I loved Noggin the Nog - it was initially broadcast between 1959-1965, years in which I was ending my childhood and entering teenage. Noggin the Nog, black and white TV, tales delivered with the authority of post-war BBC but quietly voiced in an English accent which was engagingly middle class rather than the austerity of an elitist BBC. I loved the storytelling, the line drawings, the clunky animation.
Postgate was responsible for a string of animations and characters which captured the imagination and enduring love of so many children – Bagpuss, Ivor the Engine, Pogles, the wonderful Clangers … and more. Nothing hi-tech about these, no fuss, no extravagance … just simple, gentle story-telling, inviting the viewer into the characters’ world.
Which is possibly why the autobiography is such a disappointment. It’s gentle story-telling, I can almost hear the voice, but it’s disappointing nonetheless. What we get are a chronological list of anecdotes – I did this, I went here, I made these, I talked to X, I solved a problem or two, got something to work, tried my hand at acting then found myself drawn into the world of animation. Anecdotes, engaging enough … but do you get to see the man? Are you left wondering what he's not telling us? It just feels sanitised.
Postgate had a relatively privileged upbringing – his grandfather was George Lansbury, briefly Labour Party leader in the 1930s, a man of socialist and pacifist principles, and hardly a rich man.
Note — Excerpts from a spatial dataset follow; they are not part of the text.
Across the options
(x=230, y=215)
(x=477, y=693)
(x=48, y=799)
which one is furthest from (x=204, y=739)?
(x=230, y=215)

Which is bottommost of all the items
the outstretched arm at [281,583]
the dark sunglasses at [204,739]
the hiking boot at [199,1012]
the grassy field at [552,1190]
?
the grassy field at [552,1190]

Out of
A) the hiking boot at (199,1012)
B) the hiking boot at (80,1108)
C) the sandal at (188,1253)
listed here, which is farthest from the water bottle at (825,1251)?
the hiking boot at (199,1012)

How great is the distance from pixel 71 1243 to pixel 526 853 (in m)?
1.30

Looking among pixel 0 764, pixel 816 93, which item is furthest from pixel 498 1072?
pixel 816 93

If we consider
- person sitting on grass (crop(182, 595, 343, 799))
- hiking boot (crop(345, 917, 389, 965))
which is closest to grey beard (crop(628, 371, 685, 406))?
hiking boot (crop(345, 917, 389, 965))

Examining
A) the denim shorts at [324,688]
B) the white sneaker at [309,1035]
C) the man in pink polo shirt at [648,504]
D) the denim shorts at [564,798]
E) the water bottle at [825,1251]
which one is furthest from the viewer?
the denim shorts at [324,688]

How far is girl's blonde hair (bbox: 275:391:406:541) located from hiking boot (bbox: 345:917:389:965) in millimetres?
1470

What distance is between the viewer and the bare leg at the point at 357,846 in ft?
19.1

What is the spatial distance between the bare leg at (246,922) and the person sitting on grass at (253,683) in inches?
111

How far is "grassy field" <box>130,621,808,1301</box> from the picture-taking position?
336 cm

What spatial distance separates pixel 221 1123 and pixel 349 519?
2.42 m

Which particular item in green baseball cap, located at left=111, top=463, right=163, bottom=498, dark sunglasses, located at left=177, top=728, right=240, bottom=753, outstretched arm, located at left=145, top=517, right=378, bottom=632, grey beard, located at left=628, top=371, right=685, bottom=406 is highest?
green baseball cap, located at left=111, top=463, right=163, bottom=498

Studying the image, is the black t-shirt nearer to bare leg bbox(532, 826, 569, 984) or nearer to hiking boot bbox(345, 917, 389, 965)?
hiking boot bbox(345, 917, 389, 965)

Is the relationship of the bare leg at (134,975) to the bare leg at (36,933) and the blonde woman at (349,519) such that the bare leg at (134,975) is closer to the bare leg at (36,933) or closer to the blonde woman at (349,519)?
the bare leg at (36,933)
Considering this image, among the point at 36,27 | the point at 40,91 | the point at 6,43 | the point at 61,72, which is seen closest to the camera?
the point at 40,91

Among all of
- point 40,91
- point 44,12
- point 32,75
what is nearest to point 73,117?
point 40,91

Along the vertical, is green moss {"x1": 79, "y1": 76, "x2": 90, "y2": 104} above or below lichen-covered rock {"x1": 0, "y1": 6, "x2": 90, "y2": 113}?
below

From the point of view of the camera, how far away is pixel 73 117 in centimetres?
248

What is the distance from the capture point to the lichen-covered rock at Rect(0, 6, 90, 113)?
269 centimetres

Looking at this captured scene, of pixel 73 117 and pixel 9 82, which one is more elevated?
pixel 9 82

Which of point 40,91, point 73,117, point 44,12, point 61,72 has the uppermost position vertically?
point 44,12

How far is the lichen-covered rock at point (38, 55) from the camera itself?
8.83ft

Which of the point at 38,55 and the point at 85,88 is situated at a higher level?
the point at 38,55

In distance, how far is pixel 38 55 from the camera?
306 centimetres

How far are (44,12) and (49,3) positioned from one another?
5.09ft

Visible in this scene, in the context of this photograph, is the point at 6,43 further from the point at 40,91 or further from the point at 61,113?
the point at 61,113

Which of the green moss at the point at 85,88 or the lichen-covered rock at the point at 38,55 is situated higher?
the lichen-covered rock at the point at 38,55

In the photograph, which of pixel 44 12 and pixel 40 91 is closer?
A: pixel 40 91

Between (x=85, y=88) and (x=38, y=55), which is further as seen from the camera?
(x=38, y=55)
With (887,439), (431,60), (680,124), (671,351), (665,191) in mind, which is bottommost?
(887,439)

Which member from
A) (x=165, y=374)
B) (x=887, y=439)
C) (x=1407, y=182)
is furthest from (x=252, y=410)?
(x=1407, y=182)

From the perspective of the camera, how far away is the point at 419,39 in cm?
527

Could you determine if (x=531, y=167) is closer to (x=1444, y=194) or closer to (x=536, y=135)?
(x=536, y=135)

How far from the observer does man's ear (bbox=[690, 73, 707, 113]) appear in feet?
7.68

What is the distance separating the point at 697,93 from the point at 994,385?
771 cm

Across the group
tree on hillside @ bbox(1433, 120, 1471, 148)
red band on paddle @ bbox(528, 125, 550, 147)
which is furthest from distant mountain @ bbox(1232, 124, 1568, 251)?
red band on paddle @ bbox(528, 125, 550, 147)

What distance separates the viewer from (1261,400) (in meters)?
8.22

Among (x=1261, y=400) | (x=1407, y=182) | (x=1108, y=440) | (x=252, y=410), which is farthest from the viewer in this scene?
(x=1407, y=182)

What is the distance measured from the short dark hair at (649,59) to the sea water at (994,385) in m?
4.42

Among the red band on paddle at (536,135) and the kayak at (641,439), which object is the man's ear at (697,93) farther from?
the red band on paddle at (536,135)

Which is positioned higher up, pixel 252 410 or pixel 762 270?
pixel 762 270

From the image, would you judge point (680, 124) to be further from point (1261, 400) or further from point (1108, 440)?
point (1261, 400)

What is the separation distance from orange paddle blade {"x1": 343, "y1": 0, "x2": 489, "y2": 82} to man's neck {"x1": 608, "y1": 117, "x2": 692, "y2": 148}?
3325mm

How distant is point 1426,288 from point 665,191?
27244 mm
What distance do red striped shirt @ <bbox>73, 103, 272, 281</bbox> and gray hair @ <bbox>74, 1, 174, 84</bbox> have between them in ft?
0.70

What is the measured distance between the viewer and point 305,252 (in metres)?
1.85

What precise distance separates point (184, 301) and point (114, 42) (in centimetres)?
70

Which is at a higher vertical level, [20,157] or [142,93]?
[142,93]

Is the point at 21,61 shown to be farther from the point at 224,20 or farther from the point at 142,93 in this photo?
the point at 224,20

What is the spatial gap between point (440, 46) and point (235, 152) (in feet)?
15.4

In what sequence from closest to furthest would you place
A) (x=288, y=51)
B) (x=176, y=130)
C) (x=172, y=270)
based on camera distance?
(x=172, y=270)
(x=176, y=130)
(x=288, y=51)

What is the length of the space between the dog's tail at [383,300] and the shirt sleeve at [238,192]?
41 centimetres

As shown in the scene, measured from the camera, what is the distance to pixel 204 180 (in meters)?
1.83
But Postgate grew up in a secure, middle class family – safe, a stable home, with resources for holidays, a life in which encouragement and stimulation were offered the children, a home which could afford to send the children away from London when war broke out, providing them with schools in the West Country.
And we get one hint about Postgate. He got his call-up papers towards the end of the war and refused to serve in the army – he had apparently inherited the pacifism from his grandfather. He tells us what he did as an alternative to becoming a soldier, he doesn’t explain his beliefs, doesn’t write about the courage it must have taken to stick to principles when a war against Fascism seemed principled enough.
And that’s what we get in the autobiography. Anecdotes and stories about memorable incidents – in 1948 I was here, in 1950 I was there, in 1952 I did this, etc. He’s a shadow man, a spectre – a black and white cartoon appearing on a black and white TV screen, with a voice over telling the story … but no colour, no passion.
It’s politically moribund. Life in England, in the UK, across the world was changing so rapidly during his lifetime. A Labour Government was returned in 1945 (Lansbury had died in 1940), it ushered in the Welfare State. Nothing, not a comment, no sense of hope, no passion.
Korea, Cold War, spread of nuclear weapons, etc. Nothing. Just a list of the jobs Postgate did, his first ventures into TV, etc. It becomes so bland and passionless any enthusiasm you had at the start of the book becomes dissipated.
Great memories of the characters Postgate invented … the autobiography is instantly forgettable.